Well....I got it blasted clean and now its time to move onto the next patches (the floor pans). However this looks
trickier to me than I might have previously assumed. I've got holes in the pans, inside rockers (both sides), outside
rocker driver side, and some rust in the kick area and beam plate underneath. I've been thinking about this
for a few days regarding how I'd approach this.

1. I originally thought about just replacing the driver pan and trying to patch the passenger. Now I'm
leaning toward replacing both because there is some deep deep rust even where there aren't holes...and there
are plenty of holes.
2. The rust goes deep into the rear part of the panhandle of both floor pans. I have not found a patch panel that has a very
long pan handle ....thus I'm straight patching that with my own cut sheet metal.
3. At this point I have an unknown amount of rust inside those rockers but I have my suspicions.
4. The only reputable vendor I've found for 1979 floor pans is Real Steel Cruiser Parts. I normally
have gone with CCOT for all the other panels but they don't seem to produce the 79 year.

If someone knows of another reputable vendor of 1979 floor pans ... I'm all ears.

5. I have it up on the rotisserie now...which is great for examination and tricky bits but am unsure about
how much metal to remove at once since the mid-bed support is not there (not sitting on the frame)


I think my tactic / order may be.

a) remove the inside rocker panels and examine everything.
b) patch the rear pan-handle area with sheet metal
c) remove rusted bits of the kick area and patch in sheet metal
d) patch the area of the floor above the pan that no panel reachese)
e) move the tub back to the frame for full support in all areas)
f) FINALLY remove and replace the pan...and tie it into all the new sheet metal I patched in (a-d)
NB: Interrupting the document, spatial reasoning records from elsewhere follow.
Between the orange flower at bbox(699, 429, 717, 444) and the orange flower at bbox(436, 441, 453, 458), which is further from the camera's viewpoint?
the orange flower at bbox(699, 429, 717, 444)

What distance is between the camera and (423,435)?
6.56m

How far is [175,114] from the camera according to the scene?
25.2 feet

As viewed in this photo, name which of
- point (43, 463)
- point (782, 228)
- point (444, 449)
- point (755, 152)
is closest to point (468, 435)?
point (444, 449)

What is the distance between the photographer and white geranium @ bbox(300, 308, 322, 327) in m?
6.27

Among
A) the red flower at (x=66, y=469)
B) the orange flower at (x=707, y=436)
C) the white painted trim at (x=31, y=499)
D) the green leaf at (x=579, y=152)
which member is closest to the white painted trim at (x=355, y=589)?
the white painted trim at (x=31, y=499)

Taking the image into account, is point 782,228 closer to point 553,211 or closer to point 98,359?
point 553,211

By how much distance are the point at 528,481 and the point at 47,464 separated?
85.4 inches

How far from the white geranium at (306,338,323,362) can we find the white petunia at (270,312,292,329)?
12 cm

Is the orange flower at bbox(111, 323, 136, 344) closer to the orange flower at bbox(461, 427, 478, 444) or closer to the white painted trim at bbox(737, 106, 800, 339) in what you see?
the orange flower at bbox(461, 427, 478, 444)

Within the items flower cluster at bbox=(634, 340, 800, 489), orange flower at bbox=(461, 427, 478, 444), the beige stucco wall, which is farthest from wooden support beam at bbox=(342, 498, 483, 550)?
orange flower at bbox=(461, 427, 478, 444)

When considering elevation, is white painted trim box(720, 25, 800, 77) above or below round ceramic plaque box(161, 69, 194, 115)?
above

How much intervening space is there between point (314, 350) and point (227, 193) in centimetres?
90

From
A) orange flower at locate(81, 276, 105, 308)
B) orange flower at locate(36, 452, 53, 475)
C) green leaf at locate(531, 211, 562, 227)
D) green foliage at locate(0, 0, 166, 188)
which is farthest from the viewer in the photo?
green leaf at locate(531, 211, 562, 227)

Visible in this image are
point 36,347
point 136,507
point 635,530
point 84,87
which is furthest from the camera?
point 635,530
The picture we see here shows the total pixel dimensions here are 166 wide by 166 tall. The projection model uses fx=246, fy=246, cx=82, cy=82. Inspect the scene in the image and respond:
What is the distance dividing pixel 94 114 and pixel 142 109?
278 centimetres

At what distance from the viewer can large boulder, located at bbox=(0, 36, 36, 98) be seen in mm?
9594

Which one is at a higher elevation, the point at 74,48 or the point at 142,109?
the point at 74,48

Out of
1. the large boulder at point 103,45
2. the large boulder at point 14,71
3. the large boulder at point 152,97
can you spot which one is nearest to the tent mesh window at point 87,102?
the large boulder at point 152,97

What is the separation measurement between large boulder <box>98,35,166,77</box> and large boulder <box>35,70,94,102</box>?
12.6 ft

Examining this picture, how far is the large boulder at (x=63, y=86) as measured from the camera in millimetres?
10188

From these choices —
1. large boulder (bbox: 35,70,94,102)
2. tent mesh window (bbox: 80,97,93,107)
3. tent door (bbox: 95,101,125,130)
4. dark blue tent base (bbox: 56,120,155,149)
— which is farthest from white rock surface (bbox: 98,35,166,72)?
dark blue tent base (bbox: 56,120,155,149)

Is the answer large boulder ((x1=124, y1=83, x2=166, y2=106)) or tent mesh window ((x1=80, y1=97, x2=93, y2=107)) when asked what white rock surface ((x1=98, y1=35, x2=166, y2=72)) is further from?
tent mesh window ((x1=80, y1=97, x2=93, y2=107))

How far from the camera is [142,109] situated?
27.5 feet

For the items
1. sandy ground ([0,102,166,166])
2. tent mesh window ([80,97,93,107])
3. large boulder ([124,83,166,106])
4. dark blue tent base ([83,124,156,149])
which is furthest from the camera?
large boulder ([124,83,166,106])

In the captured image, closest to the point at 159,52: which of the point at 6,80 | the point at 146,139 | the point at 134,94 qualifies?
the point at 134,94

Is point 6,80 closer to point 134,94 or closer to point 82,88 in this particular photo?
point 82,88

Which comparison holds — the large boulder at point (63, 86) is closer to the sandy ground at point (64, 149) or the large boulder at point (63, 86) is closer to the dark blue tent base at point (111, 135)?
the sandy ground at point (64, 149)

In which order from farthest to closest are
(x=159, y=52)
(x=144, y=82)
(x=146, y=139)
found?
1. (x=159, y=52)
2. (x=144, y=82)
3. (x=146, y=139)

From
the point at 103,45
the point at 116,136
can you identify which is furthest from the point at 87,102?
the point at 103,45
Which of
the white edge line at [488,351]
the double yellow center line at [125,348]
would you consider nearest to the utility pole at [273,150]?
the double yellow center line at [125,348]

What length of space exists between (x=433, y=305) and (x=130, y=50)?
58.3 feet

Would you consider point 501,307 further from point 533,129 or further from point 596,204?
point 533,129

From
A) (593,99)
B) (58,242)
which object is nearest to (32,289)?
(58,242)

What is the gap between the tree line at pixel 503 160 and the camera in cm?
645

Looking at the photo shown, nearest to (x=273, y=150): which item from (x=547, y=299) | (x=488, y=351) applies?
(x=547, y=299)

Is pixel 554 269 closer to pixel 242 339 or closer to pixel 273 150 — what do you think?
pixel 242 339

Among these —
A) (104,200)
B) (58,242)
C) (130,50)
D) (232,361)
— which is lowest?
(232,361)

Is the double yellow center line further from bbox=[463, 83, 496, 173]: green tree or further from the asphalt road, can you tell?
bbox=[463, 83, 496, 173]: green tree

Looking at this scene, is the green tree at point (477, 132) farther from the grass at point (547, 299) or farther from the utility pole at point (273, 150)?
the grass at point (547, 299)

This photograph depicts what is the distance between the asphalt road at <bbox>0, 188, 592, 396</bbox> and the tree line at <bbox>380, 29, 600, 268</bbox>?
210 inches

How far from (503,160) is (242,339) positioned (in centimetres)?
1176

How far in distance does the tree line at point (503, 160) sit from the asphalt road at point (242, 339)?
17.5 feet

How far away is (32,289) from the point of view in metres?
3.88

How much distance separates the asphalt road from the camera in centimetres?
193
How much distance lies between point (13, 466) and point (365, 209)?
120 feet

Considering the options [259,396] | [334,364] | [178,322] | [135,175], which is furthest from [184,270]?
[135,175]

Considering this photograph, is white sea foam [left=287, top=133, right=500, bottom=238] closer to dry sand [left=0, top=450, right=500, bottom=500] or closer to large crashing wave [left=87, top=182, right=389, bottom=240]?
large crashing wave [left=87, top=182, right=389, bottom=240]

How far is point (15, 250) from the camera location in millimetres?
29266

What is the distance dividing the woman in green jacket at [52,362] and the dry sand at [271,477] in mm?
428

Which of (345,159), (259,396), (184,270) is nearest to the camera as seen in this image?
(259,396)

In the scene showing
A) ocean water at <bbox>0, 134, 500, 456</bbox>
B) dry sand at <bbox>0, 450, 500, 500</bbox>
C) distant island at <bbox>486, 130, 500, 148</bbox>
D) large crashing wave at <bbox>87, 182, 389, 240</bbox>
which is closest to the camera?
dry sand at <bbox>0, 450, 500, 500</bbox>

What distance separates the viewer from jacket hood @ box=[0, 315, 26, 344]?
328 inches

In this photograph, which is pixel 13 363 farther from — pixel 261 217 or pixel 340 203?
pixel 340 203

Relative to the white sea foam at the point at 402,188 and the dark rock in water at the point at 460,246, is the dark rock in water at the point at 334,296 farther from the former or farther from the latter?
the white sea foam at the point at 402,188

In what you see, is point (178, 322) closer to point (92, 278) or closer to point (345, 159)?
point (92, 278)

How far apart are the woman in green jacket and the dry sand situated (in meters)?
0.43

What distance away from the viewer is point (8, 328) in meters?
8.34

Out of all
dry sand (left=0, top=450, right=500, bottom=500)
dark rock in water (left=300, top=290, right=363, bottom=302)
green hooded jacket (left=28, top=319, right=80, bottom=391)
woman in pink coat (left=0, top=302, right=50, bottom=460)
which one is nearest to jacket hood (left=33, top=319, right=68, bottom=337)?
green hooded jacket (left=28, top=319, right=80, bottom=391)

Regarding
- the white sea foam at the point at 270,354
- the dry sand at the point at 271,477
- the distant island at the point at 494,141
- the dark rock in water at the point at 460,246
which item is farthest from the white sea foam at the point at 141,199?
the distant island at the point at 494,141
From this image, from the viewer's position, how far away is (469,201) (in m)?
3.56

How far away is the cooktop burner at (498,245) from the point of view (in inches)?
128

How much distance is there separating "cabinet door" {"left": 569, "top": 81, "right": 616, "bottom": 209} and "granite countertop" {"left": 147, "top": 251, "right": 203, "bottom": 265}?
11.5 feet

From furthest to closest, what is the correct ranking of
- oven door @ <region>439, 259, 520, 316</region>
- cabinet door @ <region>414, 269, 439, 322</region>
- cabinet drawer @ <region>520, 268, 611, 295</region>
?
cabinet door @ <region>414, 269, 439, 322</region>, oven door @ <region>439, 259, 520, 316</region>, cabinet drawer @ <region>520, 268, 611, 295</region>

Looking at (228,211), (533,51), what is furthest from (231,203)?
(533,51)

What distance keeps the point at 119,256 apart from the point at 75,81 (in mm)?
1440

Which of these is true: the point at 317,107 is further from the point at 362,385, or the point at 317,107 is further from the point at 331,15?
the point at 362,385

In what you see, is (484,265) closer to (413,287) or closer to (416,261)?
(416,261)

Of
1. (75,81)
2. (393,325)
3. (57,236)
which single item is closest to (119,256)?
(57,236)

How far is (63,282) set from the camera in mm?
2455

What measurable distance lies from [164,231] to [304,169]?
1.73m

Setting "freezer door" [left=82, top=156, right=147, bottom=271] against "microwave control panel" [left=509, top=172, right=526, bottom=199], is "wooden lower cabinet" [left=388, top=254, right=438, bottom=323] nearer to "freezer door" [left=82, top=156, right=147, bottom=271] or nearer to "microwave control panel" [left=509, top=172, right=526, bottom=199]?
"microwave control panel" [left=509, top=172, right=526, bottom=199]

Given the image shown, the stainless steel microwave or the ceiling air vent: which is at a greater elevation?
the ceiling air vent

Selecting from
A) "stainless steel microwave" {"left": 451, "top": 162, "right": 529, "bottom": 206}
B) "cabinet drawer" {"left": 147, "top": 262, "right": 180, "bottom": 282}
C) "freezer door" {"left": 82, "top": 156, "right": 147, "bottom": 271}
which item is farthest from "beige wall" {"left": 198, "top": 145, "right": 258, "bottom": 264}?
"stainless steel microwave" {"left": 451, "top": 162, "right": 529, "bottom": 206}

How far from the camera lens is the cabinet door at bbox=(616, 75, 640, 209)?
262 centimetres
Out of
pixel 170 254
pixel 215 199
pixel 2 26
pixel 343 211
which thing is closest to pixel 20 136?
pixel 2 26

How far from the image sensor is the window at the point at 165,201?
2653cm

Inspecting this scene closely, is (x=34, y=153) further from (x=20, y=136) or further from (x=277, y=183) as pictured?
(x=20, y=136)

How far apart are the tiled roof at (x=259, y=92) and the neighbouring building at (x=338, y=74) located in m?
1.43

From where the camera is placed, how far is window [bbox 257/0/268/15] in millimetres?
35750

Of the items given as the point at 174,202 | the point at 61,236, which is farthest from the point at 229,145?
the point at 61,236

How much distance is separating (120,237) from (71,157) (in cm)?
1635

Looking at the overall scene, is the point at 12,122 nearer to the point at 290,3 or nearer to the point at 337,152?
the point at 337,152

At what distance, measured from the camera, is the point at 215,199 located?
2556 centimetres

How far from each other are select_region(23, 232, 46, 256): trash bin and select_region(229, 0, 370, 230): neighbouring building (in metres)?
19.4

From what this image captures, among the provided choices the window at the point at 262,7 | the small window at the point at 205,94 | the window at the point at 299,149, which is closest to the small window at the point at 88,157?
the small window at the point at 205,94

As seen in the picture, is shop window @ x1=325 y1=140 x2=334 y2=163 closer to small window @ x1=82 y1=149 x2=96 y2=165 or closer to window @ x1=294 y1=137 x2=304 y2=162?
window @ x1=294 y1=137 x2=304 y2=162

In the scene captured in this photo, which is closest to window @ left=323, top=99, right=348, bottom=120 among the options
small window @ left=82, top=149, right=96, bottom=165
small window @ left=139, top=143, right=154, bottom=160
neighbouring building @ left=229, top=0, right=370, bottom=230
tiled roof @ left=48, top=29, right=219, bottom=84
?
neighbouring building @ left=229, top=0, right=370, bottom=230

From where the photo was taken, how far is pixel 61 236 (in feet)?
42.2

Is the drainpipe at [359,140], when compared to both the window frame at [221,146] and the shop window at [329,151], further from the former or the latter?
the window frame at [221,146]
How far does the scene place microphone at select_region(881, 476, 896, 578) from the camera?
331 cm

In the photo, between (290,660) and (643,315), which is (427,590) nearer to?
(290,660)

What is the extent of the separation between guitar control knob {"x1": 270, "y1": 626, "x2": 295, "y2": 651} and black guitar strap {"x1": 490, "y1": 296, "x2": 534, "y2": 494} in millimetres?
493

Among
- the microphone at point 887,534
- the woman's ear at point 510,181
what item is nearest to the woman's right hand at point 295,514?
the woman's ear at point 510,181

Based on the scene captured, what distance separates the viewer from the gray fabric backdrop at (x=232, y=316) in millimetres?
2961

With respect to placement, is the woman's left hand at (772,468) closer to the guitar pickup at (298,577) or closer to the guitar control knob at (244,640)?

I have not spotted anyone on mud that really outlined a plan for patching floor pans. If there is a good plan
somewhere...I'm also all ears.


IMG_1667 2.jpg
 
Well....I got it blasted clean and now its time to move onto the next patches (the floor pans). However this looks
trickier to me than I might have previously assumed. I've got holes in the pans, inside rockers (both sides), outside
rocker driver side, and some rust in the kick area and beam plate underneath. I've been thinking about this
for a few days regarding how I'd approach this.

1. I originally thought about just replacing the driver pan and trying to patch the passenger. Now I'm
leaning toward replacing both because there is some deep deep rust even where there aren't holes...and there
are plenty of holes.
2. The rust goes deep into the rear part of the panhandle of both floor pans. I have not found a patch panel that has a very
long pan handle ....thus I'm straight patching that with my own cut sheet metal.
3. At this point I have an unknown amount of rust inside those rockers but I have my suspicions.
4. The only reputable vendor I've found for 1979 floor pans is Real Steel Cruiser Parts. I normally
have gone with CCOT for all the other panels but they don't seem to produce the 79 year.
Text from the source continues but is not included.